First action (even before loading the document) is creating a page descriptor -- regardless whether a new document is loaded or existing layouting data is reused.

This however is left out if the page is reloaded from history (indicated by "url" being NULL), and thus already has a descriptor somewhere in the page list.

Page List Handling

The page list (history) is a global variable (of type "struct Page_list"), which basically consists of an array of pointers to individual page descriptors. It also stores the current number of entries in the list, as well es the current active entry. (The one that describes the page visible in the pager.)

The list has one entry for each page in the page history. Normally the last entry is the visible page, but other pages are also possible after going back in history.

Each page descriptor is of type "struct Page". This struct contains:

The page list is manipulated exclusively by load_page() and its helper functions. load_page() is also responsible for keeping the list up to date, so it always contains exactly those entries that shall be used by the history commands.

Thus, before a new page descriptor is created, the page list needs to be adjusted.

Normally a new entry is simply appended at the end of the list; however, there are several other cases.

When loading some new page while not being at the last entry in the page list (after going back to some older page from the page history), all entries after the current one have to be discarded.

Moreover, if the current page is an internal page (either a page loaded from stdin, or an error page), it isn't to be kept in history; in that case, we go further back in history until we find the last normal page entry.

All entries after the current or the last normal one are then cleread by calling free_page() in a loop.

Afterwards, the new page descriptor is created.

When reloading a page from history, it may also be necessary to delete internal pages, if leaving such. The last non-internal page is determined (starting with the end of the list), and all following are deleted.

add_page()

The add_page() function (in url-history.c) is responsible for actually creating the new page list entry. The list is a "struct Page_list", and contains the following information:

  • "num" is the number of entries currently stored in the list
  • "pos" is the entry number of the entry corresponding to the currently visible page
  • The history entries themselfs are stored in "page", which is an array of pointers to the page descriptors of all pages.

The new entry is added at the position indicated by "page_list.pos".

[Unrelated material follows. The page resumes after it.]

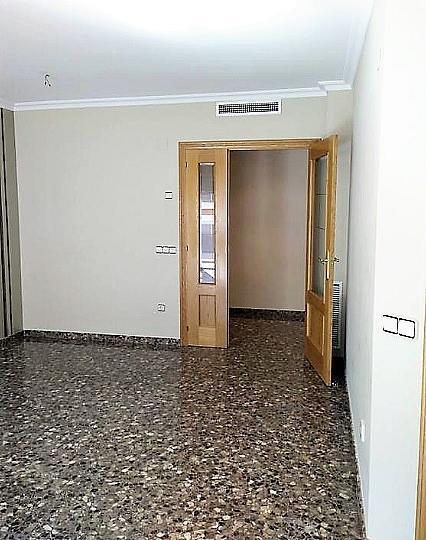 Salón - Piso en alquiler en calle Gerardo Ferrand, Centro Urbano en Llíria - 320746107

First the array is resized to the new history size -- the history now will end with the new entry generated. Then a new page descriptor is created and the pointer to it is stored at the proper position (the last list entry).

After creating the descriptor, some default values are set. (Pager position etc.)

Loading

Now having the page descriptor, we need to get the layouting data some way so the page can be displayed in the pager.

Again, the standard case is loading a new document using layout(). The pointer to the layouting data returned by that function is simply stored in the page descriptor. The URL is extracted from the layouting data and stored in the explicit "url" pointer of the page descriptor, which is necessary in case the layout data is descarded (when loading another document), but the page ist kept in history.

Local Links

As mentioned before, it's also possible instead of loadin a new document, to reuse existing layouting data of another one by passing a "reference" page. The primary application of that is when following a link that points to some anchor in the same document -- that doesn't require reloading the whole document, but just jumping to the anchor. Of course, it is also used when returning to the previous page after following such a local link, or going forward again.

The (pointer to) the layout data descriptor is simply copied from the page list entry indicated by the given "reference" parameter.

As layout() and thus also init_load() (see hacking-load.*) isn't used in this case, merge_urls() has to be called directly. If URL merging fails here, load_page() returns immediately; no page descriptor is created and nothing else is changed.

Also, if some anchor is active in the reference page, highlight_link() needs to be used to remove the highlighting, to get a "clean" item tree.

Anchors

If the URL contains a fragment identifier, the corresponding anchor is retrieved from the anchor list, and stored in "page->active_anchor"; this is described under Anchors in hacking-links.*. The pager then jumps to the anchor position and highligts it upon startup.

Handling in main()

Although load_page() does a great part of the work, some things have to be taken care of in main(); particularily determining in which manner the new page is to be loaded (reuse current document or load new one), and clearing the layout data of an old document before loading a new one. Maybe that could be done in load_page() too; however, it's not worth considering that now, as it will probably need to be handled completely different with the planned new basic program structure. (Using an event queue and a main dispatcher.)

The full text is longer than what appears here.